**Problem**
From the line that includes "How far are" to the last line of the data, quote each line precisely; both boundary lines belong in the answer.

## start Listed entries

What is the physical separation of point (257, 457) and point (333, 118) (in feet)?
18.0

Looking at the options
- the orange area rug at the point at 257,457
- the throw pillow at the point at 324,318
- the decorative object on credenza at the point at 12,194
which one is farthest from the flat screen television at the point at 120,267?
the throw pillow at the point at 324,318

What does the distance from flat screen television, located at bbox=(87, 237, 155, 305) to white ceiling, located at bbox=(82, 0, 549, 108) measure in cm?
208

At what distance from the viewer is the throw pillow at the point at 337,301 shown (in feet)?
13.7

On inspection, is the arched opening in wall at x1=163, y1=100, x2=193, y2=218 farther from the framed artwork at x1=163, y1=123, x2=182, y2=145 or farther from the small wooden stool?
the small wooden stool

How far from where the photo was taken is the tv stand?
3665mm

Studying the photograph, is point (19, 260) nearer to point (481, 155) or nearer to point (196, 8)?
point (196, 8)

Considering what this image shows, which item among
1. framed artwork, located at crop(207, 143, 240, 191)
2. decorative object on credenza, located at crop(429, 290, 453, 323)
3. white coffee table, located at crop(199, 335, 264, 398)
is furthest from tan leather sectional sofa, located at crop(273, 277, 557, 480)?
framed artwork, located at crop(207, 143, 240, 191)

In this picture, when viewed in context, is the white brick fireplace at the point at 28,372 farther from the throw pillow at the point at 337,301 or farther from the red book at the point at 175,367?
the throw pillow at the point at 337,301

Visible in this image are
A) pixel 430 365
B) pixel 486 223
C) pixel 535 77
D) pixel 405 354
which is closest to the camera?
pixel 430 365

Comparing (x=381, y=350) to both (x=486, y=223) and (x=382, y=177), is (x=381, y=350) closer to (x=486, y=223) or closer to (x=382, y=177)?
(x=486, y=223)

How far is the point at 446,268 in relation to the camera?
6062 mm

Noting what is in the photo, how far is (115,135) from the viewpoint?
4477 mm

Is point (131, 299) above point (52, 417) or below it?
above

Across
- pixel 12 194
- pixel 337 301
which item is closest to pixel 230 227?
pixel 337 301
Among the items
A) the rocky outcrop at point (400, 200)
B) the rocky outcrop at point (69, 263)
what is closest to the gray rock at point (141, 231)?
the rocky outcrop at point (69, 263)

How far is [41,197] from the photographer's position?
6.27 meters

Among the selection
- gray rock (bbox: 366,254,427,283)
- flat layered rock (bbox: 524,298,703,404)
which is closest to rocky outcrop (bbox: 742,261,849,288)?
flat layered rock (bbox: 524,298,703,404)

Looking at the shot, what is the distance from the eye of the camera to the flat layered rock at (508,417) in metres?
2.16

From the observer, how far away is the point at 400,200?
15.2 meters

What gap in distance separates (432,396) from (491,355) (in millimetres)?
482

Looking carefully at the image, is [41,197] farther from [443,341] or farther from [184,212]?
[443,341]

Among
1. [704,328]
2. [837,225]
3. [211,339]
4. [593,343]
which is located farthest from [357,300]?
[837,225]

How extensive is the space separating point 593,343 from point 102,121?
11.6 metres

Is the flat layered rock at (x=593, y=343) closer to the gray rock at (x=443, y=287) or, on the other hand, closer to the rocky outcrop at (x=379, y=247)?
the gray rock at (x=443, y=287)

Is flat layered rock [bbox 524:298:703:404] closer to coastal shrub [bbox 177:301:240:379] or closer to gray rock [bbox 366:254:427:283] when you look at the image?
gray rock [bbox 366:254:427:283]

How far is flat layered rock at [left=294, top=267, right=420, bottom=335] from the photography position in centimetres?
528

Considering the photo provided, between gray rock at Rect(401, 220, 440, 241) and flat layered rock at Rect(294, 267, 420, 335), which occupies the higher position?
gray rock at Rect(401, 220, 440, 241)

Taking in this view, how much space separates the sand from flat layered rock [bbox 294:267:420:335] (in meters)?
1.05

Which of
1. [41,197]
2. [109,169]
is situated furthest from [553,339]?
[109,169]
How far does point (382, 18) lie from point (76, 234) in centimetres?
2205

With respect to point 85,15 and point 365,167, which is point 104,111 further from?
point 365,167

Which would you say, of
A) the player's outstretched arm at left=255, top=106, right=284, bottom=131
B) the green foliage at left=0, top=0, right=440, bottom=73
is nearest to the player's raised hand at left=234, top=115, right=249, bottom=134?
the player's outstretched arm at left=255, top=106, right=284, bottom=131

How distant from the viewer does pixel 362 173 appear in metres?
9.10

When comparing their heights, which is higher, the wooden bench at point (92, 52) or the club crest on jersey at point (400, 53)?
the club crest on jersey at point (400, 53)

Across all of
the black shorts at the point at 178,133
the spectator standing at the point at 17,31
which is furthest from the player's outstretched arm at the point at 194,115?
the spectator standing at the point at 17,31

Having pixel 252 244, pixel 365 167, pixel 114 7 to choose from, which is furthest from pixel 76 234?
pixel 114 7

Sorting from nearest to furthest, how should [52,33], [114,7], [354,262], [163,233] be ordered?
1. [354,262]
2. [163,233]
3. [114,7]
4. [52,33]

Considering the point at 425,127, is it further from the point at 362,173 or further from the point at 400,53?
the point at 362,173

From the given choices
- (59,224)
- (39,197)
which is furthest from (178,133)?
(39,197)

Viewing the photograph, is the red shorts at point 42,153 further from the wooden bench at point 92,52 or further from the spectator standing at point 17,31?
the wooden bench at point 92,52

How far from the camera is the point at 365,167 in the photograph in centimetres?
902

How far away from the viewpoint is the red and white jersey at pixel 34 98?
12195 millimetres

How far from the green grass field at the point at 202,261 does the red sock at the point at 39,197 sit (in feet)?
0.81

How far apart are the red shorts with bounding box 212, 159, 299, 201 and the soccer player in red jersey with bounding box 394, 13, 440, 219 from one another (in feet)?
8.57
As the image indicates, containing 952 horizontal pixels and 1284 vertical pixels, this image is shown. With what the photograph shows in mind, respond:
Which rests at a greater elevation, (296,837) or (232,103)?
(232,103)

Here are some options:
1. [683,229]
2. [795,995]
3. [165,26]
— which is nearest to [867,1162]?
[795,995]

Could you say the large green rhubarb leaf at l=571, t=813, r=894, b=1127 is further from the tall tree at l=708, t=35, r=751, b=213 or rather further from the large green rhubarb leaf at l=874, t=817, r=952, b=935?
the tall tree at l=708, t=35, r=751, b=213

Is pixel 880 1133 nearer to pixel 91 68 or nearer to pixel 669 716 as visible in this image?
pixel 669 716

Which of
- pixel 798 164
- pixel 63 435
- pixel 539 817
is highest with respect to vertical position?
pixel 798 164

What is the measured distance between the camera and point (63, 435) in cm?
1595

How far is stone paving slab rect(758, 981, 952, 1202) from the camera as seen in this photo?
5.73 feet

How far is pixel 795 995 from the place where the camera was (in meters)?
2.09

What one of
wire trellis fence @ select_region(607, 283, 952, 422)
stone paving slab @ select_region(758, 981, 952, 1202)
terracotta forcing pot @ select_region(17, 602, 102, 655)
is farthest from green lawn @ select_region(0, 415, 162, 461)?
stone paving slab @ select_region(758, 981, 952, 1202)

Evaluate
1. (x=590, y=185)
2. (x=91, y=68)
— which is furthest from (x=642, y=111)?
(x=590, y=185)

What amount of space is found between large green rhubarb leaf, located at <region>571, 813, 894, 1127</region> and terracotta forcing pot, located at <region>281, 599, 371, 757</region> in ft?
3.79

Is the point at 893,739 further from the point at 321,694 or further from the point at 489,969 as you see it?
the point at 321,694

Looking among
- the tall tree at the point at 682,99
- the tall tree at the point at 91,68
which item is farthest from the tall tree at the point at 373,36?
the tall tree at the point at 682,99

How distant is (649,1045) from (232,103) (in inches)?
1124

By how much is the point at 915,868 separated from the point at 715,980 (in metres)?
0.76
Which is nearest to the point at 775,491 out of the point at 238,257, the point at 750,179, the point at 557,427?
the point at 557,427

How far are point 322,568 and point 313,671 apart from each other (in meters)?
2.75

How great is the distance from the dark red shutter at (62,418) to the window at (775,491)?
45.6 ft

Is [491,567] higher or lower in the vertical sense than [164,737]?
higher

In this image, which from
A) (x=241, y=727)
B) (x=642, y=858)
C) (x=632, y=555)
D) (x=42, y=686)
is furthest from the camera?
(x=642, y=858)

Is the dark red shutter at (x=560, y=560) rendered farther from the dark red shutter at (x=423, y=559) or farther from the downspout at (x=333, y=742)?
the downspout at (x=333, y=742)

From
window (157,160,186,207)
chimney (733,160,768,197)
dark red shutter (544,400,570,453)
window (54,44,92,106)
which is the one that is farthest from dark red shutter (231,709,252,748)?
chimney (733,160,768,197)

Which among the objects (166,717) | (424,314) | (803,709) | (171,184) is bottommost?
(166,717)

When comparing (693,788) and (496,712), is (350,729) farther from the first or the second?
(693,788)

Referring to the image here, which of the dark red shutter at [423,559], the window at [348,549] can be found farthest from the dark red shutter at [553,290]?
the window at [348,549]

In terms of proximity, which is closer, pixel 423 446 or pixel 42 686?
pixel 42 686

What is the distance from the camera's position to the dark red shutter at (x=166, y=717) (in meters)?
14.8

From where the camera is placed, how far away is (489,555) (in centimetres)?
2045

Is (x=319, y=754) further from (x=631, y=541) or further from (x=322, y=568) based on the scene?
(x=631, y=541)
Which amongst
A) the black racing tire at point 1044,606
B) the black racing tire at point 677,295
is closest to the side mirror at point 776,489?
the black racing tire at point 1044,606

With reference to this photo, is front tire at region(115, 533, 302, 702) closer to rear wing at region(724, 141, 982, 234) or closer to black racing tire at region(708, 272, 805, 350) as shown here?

## end Listed entries

**Result of the task**
How far are point 322,568 and point 313,671 apart from each other (in meters)?
2.75

How great is the distance from the dark red shutter at (62,418) to the window at (775,491)?
45.6 ft

Is [491,567] higher or lower in the vertical sense than [164,737]?
higher

In this image, which from
A) (x=241, y=727)
B) (x=642, y=858)
C) (x=632, y=555)
D) (x=42, y=686)
is furthest from the camera?
(x=642, y=858)

Is the dark red shutter at (x=560, y=560) rendered farther from the dark red shutter at (x=423, y=559) or farther from the downspout at (x=333, y=742)?
the downspout at (x=333, y=742)

From
window (157,160,186,207)
chimney (733,160,768,197)
dark red shutter (544,400,570,453)
window (54,44,92,106)
which is the one that is farthest from dark red shutter (231,709,252,748)?
chimney (733,160,768,197)

Which among the objects (166,717) | (424,314) | (803,709) | (171,184) is bottommost?
(166,717)

When comparing (693,788) and (496,712), is (350,729) farther from the first or the second?
(693,788)

Referring to the image here, which of the dark red shutter at [423,559], the window at [348,549] can be found farthest from the dark red shutter at [553,290]?
the window at [348,549]

In terms of proximity, which is closer, pixel 423 446 or pixel 42 686?
pixel 42 686

What is the distance from the camera's position to the dark red shutter at (x=166, y=717) (in meters)?
14.8

From where the camera is placed, how far away is (489,555) (in centimetres)?
2045

Is (x=319, y=754) further from (x=631, y=541) or further from (x=322, y=568) based on the scene?
(x=631, y=541)
Which amongst
A) the black racing tire at point 1044,606
B) the black racing tire at point 677,295
is closest to the side mirror at point 776,489?
the black racing tire at point 1044,606

With reference to this photo, is front tire at region(115, 533, 302, 702) closer to rear wing at region(724, 141, 982, 234) or closer to black racing tire at region(708, 272, 805, 350) as shown here?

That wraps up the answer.